Upgrade Tensorflow Version tflite-server

Philemon Benner

Hey,
i am currently trying to make a custom model for tflite-server. I am running into the following error when trying to run inference on the model.

Resolved reporter
ERROR: Unsupported data type 14 in tensor

ERROR: Unsupported data type 14 in tensor

ERROR: Unsupported data type 14 in tensor

ERROR: Unsupported data type 14 in tensor

ERROR: Unsupported data type 14 in tensor

ERROR: Unsupported data type 14 in tensor

in Stackoverflow there is a suggestion to upgrade tensorflow version. My Question is can i just upgrade the tensorflow version from tflite-server or is it not possible.
Stackoverflow Link: https://stackoverflow.com/questions/70297027/valueerror-unsupported-data-type-14-in-tensor
Model: Efficcentnet-D0 from model zoo tf2.
PS: It would be nice if you would mention in the docs for custom training that the tflite-server only accepts models with the name of the ones that come with tflite-server, and that when compiling to tflite Input Tensor names vary from model to model.

Update:
Tried the Following Model Zoo TF2 Models:
SSD MobileNet v2 320x320
SSD MobileNet V2 FPNLite 320x320
both having the same Output in Tflite:

Loaded model /usr/bin/dnn/ssdlite_mobilenet_v2_coco.tflite
Resolved reporter
INFO: Created TensorFlow Lite delegate for GPU.
GPU acceleration is SUPPORTED on this platform
ERROR: Attempting to use a delegate that only supports static-sized tensors with a graph that has dynamic-sized tensors.
Failed to apply delegate

------Setting TFLiteThread to ready!! W: 300 H: 300 C:3
------Popping index 0 frame 872 ...... Queue size: 1

Image resize time:            3.98ms

after that it just hangs.

Philemon Benner

Also in some Thread in the Forum(i don't find it anymore) you mentioned that tf1 model zoo models work and some of tf2 model zoo worked . Can you tell wich tf2 model zoo Models did work on Voxl.

Hi @Philemon-Benner,

Upgrading the tensorflow version has not been possible yet due to the need for a more current gcc compiler. I plan on trying to get around this, but for now the latest version we can run is 2.2.3.

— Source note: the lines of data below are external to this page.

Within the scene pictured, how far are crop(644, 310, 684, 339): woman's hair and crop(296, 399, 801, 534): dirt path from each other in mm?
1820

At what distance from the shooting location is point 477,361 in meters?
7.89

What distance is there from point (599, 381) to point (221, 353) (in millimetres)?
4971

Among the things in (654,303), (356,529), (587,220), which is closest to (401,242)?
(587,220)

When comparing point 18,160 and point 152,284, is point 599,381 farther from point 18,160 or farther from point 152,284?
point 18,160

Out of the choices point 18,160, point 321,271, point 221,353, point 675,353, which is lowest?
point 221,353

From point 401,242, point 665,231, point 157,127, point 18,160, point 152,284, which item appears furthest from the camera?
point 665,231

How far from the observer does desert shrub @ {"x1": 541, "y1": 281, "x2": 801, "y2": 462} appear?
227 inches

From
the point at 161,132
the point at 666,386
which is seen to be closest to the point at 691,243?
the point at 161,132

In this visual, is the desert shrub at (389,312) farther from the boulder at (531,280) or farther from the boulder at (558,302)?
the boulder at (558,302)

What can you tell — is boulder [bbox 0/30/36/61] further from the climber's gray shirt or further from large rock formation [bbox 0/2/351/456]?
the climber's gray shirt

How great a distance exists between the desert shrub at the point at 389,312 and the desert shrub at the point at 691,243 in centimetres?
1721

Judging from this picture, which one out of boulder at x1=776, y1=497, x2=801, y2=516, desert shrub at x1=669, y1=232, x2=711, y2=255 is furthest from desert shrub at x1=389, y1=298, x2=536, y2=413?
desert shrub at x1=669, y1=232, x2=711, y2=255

For your unsupported data type error, do you know which data type it is complaining about in your model? This may be an easy conversion to something that is supported.

For the static-sized tensor error, this is either due to a conversion error with undefined input/output tensors or an unsupported operator in your graph that produces a dynamically shaped output. See this conversation: https://github.com/tensorflow/tensorflow/issues/38036. From our docs on using your own model, I explicitly define the input arrays, input shapes, and output arrays in order to create static tensors for input/output. I will update the docs today and try to make this process clearer, including your suggestions.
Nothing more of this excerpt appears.